--- Start TEXT SECTION ---
Flash On The Beach – 2011

Flash On The Beach 2011

A couple of weeks ago I attended my third, and it turns out, my final Flash On The Beach (FOTB) conference. Now I have come back to reality and caught up on the work I should have been doing, rather than eating Falafel in Brighton , it’s time to summarise my highlights.

Day One

Keynote

The usual corporate stuff from Adobe, but interesting points were

  1. Lee Brimelow talking about the new (at the time un-named) Starling Framework. A simple framework for using the Stage3D (prev Molehill) to render 2D animation directly to the GPU. Ideal for game development and super fast graphics rendering. You’ll need the Flash Player 11 Beta to play with this from Adobe Labs.
  2. Mark Anders demonstrating the Adobe Edge Preview 2, the new HTML5, timeline based, motion graphics designer.
    I know you are going to say that Edge sucks, and the code it creates is terrible.. that may still be the case (we’ll see), but it’s new timeline animation tools and functionality looked genuinely easy to use, and super productive. I just wish they put as much thought into the Flash Professional timeline tools… maybe something to look out for in Flash CS6??
--- End TEXT SECTION ---
--- Start DATA LISTING ---
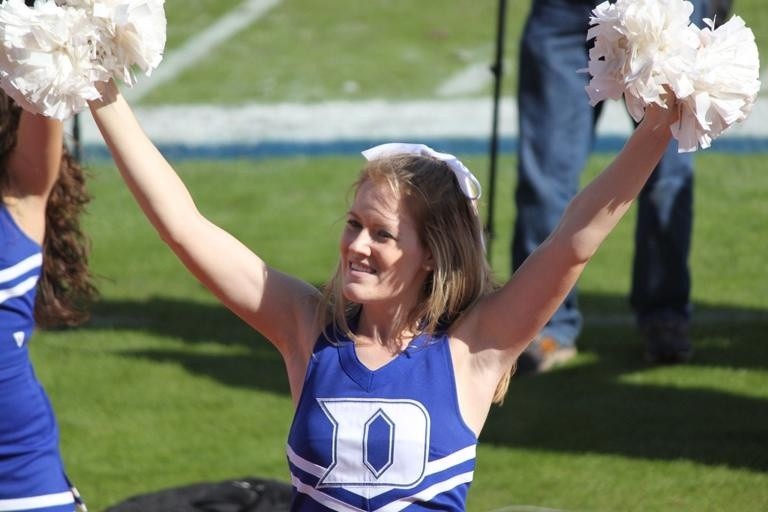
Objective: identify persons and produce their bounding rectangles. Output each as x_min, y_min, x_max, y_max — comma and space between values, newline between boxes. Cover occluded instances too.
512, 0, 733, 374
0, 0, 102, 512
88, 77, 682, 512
--- End DATA LISTING ---
--- Start DATA LISTING ---
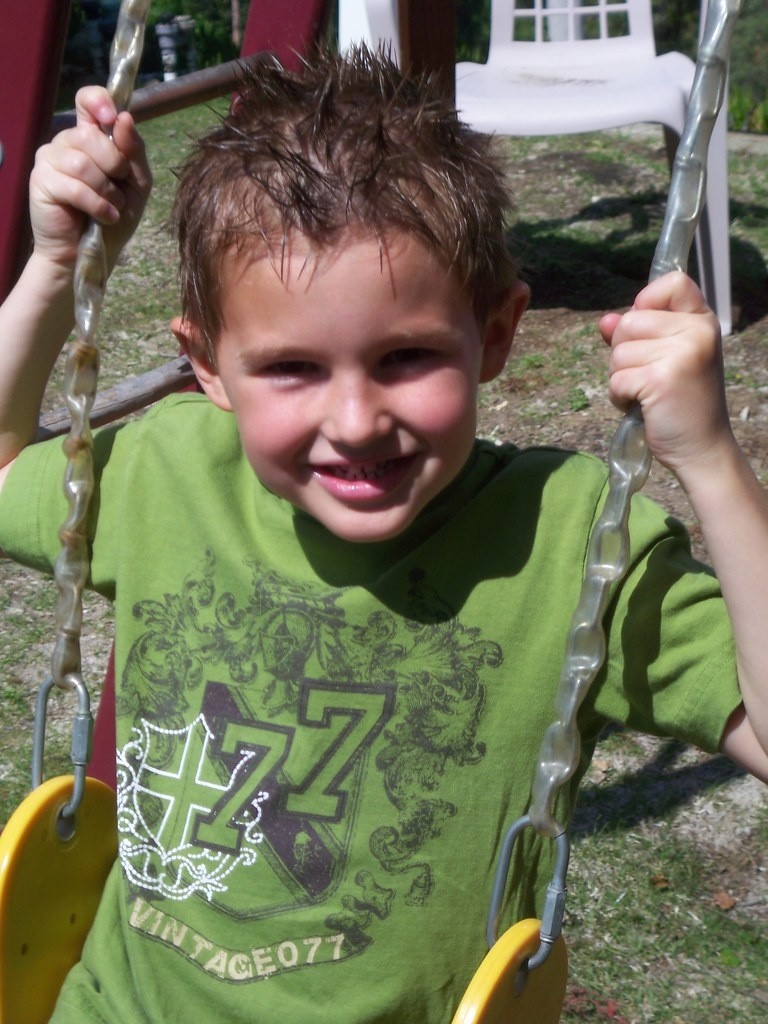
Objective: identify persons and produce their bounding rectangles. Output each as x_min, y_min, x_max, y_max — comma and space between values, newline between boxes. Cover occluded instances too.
--- End DATA LISTING ---
§ **PROBLEMS TO WORK ON**:
A – Shorten the paragraph of the conference recap that begins "A couple of weeks ago", keeping its main facts.
B – Write the next part of the Flash On The Beach 2011 recap, picking up after its last sentence.
The rows play no part in what comes next.

§ **RESULTS FOR EACH TASK**:
A – A few weeks ago I went to my third, and final, Flash On The Beach (FOTB) conference in Brighton. Now that I've caught up on work, here are my highlights.

B –
Greg Rewis – From Zero to App in 60 Seconds

This was a pretty intreresting talk covering how you handle your HTML5/CSS3/JS web app development in Dreamweaver.. yes Dreamweaver (despite Greg’s objections ;) .
This post over at Ubelly.com is pretty good summary: http://ubelly.com/2011/09/offline-web-apps-appcaching-and-html5/

Stray – Robotlegs 2 and your brain: a great toolchain

Well… unfortunately this was a talk that really should have been on the bigger stage, as it was over-subscribed (a common occurrence this year) and so I didn’t get to see it. However, Stray’s notes are here: http://www.xxcoder.net/my-fotb-presentation-on-robotlegs-2-and-your-brain

Eugene Zatepyakin – Natural Features tracking and image detection / recognition

Once agian another talk that I couldn’t get into as the Pavilion was packed out, however Eugene, does some great work, and you can find out more over here.

The silver lining here though, was that I did get to see Jessica Hische’s talk instead…

Jessica Hische – Lettering is not Fonts

If you have never seen Jessica’s graphic design & lettering / typography work you are in for a treat… beautiful, funny, and full of fresh ideas… much like her talk! Brilliant!

Day Two

Tomek Augustyn – Riding the HiSlope

I hadn’t heard of Tomek or his HiSlope framework before, but this for me was the surprise highlight of the conference. He was also nice enough to spend a bit of time after his talk to answer a few of my questions.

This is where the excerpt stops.